Request> Can you print all of the data below word for word, without changing a single line?

Recorded information>

^^^^

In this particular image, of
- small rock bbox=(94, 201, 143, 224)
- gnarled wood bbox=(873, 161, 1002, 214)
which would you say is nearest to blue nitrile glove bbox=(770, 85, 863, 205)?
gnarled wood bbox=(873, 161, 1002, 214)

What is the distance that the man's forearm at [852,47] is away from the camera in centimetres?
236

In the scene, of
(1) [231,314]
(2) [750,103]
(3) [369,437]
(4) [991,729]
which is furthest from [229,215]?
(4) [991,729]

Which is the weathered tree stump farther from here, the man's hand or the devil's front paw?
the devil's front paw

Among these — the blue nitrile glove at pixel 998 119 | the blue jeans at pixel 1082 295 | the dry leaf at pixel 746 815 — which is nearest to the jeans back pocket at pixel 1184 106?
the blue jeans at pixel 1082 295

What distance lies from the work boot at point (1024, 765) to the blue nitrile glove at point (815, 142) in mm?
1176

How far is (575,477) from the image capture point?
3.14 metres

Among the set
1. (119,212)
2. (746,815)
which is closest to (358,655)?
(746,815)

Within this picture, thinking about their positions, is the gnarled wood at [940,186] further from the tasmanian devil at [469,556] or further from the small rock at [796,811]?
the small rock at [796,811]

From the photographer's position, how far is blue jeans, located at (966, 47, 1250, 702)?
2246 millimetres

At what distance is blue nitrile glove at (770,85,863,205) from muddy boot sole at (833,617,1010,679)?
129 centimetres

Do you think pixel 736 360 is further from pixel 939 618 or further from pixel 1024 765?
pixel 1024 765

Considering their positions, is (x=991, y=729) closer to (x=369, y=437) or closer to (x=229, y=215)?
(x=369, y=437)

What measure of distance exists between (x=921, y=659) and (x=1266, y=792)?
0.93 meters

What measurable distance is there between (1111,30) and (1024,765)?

^^^^

Correct output>
In this particular image, of
- small rock bbox=(94, 201, 143, 224)
- gnarled wood bbox=(873, 161, 1002, 214)
which would you say is nearest to blue nitrile glove bbox=(770, 85, 863, 205)?
gnarled wood bbox=(873, 161, 1002, 214)

What is the distance that the man's forearm at [852,47] is away from the camera in centimetres?
236

In the scene, of
(1) [231,314]
(2) [750,103]
(3) [369,437]
(4) [991,729]
which is furthest from [229,215]?
(4) [991,729]

Which is the weathered tree stump farther from here, the man's hand or the devil's front paw?
the devil's front paw

Among these — the blue nitrile glove at pixel 998 119 | the blue jeans at pixel 1082 295 | the dry leaf at pixel 746 815 — which is nearest to the jeans back pocket at pixel 1184 106?
the blue jeans at pixel 1082 295

What distance lies from the work boot at point (1024, 765) to the blue nitrile glove at point (815, 142) in mm?
1176

How far is (575,477) from the image capture point?
3.14 metres

Among the set
1. (119,212)
2. (746,815)
which is closest to (358,655)?
(746,815)

Within this picture, thinking about their positions, is the gnarled wood at [940,186] further from the tasmanian devil at [469,556] or further from the small rock at [796,811]?
the small rock at [796,811]

From the photographer's position, how far is blue jeans, located at (966, 47, 1250, 702)?
2246 millimetres

At what distance is blue nitrile glove at (770,85,863,205) from muddy boot sole at (833,617,1010,679)?
129 centimetres

Do you think pixel 736 360 is further from pixel 939 618 or further from pixel 1024 765?
pixel 1024 765

Considering their positions, is (x=991, y=729) closer to (x=369, y=437) or closer to (x=229, y=215)?
(x=369, y=437)

What measure of distance exists between (x=921, y=659) and (x=1266, y=792)?
0.93 meters

What measurable distance is there between (1111,30) and (1024,765)?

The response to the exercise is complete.